### [Text excerpt]
======

In the dream she completes me. Holds me. Gives me shelter, inspiration, and blowjobs. Joyfully. We explode into space together.
The flaw, of course, is my reliance on “her” and not “the lord.” That’s the message.
“You’re alone and not happy about it,” he therapist said. “You need to learn to be alone.”
No. I am great at being alone. I’m tired of trying to work it all out by myself. I want a hand to hold.
Unfortunately, the hand is my dead sister’s. I married her doppleganger when I was 27 and just graduating from college and expecting myself to be married by this time. There’s a lot of pressure. Maybe not so much for my kids. But I wanted it to work out with her, a Basque gypsy weighing in at 95 pounds dripping wet, as they say.
Here’s the first red flag: we met at an adult children of alcoholics meeting. She argued with the chair of the meeting. Firey. I wanted to grab her up and help her get over her anger and issues. I had no idea what was ahead. I guess we never do.
I imagine the girl in the white dress, or the reader and yoga teacher in Ft. Worth is going to give me what I cannot give myself. Hmm. What is that?
Sex? Not exactly. Touch and release is available. Inspiration? Yes. I want to be proud of you. Not your smile or boobs, you’re joy, your passion, your life’s work. If you, she, hasn’t figured that out yet, I am not going to be a good teacher. I’m tired of coaching my partners. I want a partner who drives her own agenda, and gives me a place at the table.
The Basque had a temper and daddy issues that I was not going survive. The coach I was working with at the time said, “You don’t have to put up with abuse.” I cried my eyes out.

======

### [The data]

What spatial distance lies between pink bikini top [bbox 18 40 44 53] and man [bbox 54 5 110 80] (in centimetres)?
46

======

### [Required work]
1. In the personal essay on loneliness and marriage, where did the writer first meet the Basque woman?
2. Extend the personal essay on loneliness and marriage, beginning right after its final sentence.

### [Answers provided]
1. At an adult children of alcoholics meeting.

2.
At the partners of victims meeting I learned the phrase that has served me well ever since.
“I will be your trigger. I will not be your target.”
In love, we trigger each other. Most of those have little to do with our actions or interactions. When I am triggered I no longer hear anything you are saying. There is no relief. I need time alone. Time away. Time to regroup. Perhaps that’s a bit like my creative time. I need time alone. I can’t write with your tv program on in the living room. I can’t escape it, except by escaping it.
As my first wife pounded on the bedroom door, demanding to be let in, I escaped to the roof deck. I could almost not hear the pounding and yelling. She was a yeller. Beautful yeller. I learned from my coach, that I would be okay alone. Safe is better than scared. It took me another two years to get out. My tendency is try and fix things.
I cannot fix anyone else. I’m still working on myself. I don’t want to fix you. I don’t want to need you to change. I need you to show up fully empowered. Ready to go.
She needs to be seeking me too. That’s my new repose. I will stay in my lane, offer openings to girls in tennis dresses, and then let go of the outcome. I may never hear from her. That’s not the point. I am putting my energy out there. She responded. She is not the answer. My centered awareness is the answer.
Just like my therapist said, “You just don’t like it when you are not productive. You were not depressed. You were pissed off.”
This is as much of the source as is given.